Emotional arousal refers to the level of physiological activation evoked in viewers by the content. Here, we followed a four-point Likert scale to rate the level of arousal induced by the video, based on the work of Bradley et al. (1992): inactive, a little bit active, moderately active, and quite active. Different levels of emotional arousal are shown in schematic form in Figure 1.

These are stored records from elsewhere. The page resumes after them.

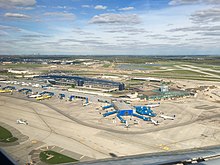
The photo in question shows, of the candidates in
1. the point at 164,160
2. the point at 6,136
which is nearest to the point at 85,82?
the point at 6,136

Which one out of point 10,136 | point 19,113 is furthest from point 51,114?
point 10,136

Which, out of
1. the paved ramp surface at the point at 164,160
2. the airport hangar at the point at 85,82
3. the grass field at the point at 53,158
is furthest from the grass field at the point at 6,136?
the airport hangar at the point at 85,82

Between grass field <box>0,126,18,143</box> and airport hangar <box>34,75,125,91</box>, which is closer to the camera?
grass field <box>0,126,18,143</box>

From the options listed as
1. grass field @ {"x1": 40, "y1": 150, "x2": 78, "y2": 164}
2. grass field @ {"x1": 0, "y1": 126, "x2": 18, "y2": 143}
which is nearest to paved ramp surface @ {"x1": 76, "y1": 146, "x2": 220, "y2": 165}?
grass field @ {"x1": 40, "y1": 150, "x2": 78, "y2": 164}

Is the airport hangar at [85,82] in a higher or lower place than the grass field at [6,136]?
higher

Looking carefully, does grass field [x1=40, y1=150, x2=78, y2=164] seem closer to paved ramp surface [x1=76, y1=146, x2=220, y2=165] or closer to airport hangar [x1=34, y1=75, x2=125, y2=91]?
paved ramp surface [x1=76, y1=146, x2=220, y2=165]

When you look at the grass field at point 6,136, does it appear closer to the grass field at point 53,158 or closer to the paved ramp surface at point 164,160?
the grass field at point 53,158
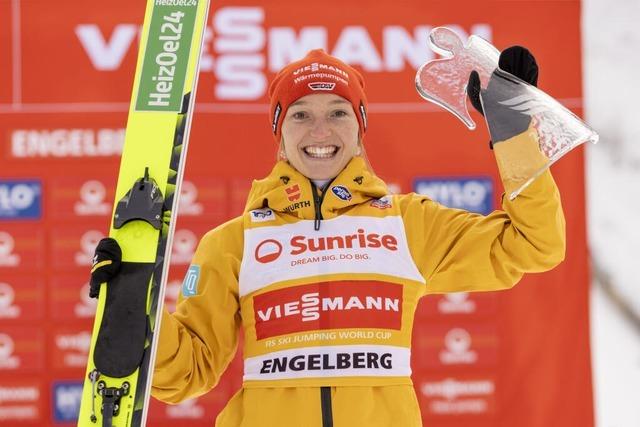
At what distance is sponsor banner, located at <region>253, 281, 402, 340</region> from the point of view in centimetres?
203

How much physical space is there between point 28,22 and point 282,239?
1.85 meters

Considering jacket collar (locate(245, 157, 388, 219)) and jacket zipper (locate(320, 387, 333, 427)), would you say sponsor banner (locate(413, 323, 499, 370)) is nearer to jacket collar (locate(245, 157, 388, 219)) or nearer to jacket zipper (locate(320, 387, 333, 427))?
jacket collar (locate(245, 157, 388, 219))

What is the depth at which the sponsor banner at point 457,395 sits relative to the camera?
3.49m

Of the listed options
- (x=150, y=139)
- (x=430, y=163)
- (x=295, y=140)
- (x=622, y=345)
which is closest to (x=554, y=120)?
(x=295, y=140)

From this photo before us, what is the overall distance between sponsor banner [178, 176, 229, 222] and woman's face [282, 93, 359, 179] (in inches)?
52.1

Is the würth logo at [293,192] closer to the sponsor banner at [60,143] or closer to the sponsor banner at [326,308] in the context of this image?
the sponsor banner at [326,308]

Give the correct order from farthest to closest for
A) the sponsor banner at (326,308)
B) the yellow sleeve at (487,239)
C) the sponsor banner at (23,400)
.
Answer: the sponsor banner at (23,400) → the sponsor banner at (326,308) → the yellow sleeve at (487,239)

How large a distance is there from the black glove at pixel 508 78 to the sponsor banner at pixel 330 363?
48cm

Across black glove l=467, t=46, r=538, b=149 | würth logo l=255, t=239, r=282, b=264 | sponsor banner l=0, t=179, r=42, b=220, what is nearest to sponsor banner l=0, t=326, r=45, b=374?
sponsor banner l=0, t=179, r=42, b=220

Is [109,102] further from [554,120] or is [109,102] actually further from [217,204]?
[554,120]

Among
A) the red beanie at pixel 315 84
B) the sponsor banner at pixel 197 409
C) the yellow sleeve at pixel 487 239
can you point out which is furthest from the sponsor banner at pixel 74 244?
the yellow sleeve at pixel 487 239

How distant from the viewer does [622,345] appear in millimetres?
3531

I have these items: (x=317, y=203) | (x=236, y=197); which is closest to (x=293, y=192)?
(x=317, y=203)

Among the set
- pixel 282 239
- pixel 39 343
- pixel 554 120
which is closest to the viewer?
pixel 554 120
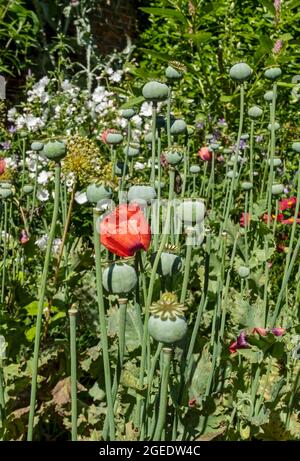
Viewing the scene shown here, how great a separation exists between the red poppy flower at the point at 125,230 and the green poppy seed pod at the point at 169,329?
168 millimetres

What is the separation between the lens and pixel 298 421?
132 cm

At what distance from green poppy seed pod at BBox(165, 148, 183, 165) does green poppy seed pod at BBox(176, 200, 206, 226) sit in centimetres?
14

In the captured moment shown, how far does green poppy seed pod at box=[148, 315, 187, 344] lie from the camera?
2.47ft

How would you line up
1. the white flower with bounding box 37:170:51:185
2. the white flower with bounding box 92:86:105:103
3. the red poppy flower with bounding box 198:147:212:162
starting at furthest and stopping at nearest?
the white flower with bounding box 92:86:105:103
the white flower with bounding box 37:170:51:185
the red poppy flower with bounding box 198:147:212:162

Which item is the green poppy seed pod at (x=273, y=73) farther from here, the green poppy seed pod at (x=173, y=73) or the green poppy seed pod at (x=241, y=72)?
the green poppy seed pod at (x=173, y=73)

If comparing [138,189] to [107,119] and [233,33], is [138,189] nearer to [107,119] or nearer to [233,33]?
[107,119]

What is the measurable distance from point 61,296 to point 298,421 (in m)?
0.69

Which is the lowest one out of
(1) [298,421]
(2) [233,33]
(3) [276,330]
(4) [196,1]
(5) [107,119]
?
(1) [298,421]

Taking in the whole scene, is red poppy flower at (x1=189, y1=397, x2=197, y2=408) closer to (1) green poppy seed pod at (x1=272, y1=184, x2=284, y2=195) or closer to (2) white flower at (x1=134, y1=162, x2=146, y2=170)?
(1) green poppy seed pod at (x1=272, y1=184, x2=284, y2=195)

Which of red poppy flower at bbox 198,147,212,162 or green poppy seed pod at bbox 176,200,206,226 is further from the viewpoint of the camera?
red poppy flower at bbox 198,147,212,162

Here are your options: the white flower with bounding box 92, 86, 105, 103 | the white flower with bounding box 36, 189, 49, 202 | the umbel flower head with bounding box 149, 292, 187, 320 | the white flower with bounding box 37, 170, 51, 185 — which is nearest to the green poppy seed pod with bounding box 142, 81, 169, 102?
the umbel flower head with bounding box 149, 292, 187, 320

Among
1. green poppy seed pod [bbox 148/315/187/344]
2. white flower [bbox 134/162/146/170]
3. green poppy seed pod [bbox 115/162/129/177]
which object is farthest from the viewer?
white flower [bbox 134/162/146/170]
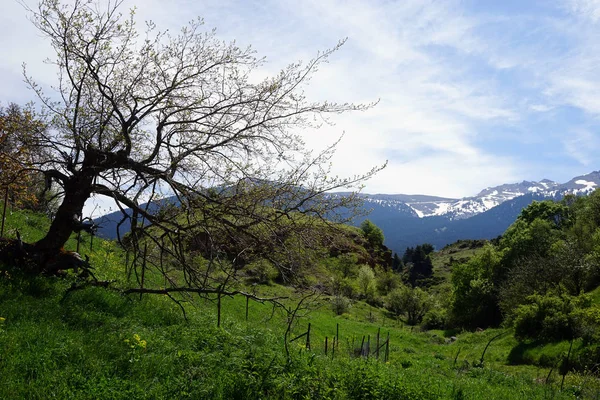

Figure 1. Schematic adapted from Bradley et al. (1992) showing different levels of emotional arousal. From left to right: inactive, a little bit active, moderately active, and quite active.

Status of Story

We rated the status of story in a video using a four-point Likert scale (None-Low-Medium-High). None: no story is told or shown through image during the entire video. Low: a story is told in a small part of the video and does not influence most of the remaining content. For example, a video may begin with a story about someone being frightened and talk about the science of fear without further responding to the story. Medium: stories are told now and then throughout the video, but most of them are unrelated. This form of storytelling is commonly seen in videos showcasing a list, such as “Top 10 science stories of 2019,” which may involve several independent stories. High: the whole video is used to tell or show one central story, which can contain multiple interrelated stories. It's important to note that a story can be presented through either narration or footage revealing what happened next.

Coding Procedure

To test intercoder reliability, two coders independently coded ten science communication videos selected from the sample. We numbered the 306 videos and used the Excel RANDBETWEEN function to generate ten different random numbers to make the selection. The values of Cohen's kappa (κ) for all seven categorical variables were ≥ 0.75, indicating an excellent agreement between coders (Fleiss et al., 2013). Weighted kappa was used for three ordinal items, namely moments of change, emotional arousal, and status of story.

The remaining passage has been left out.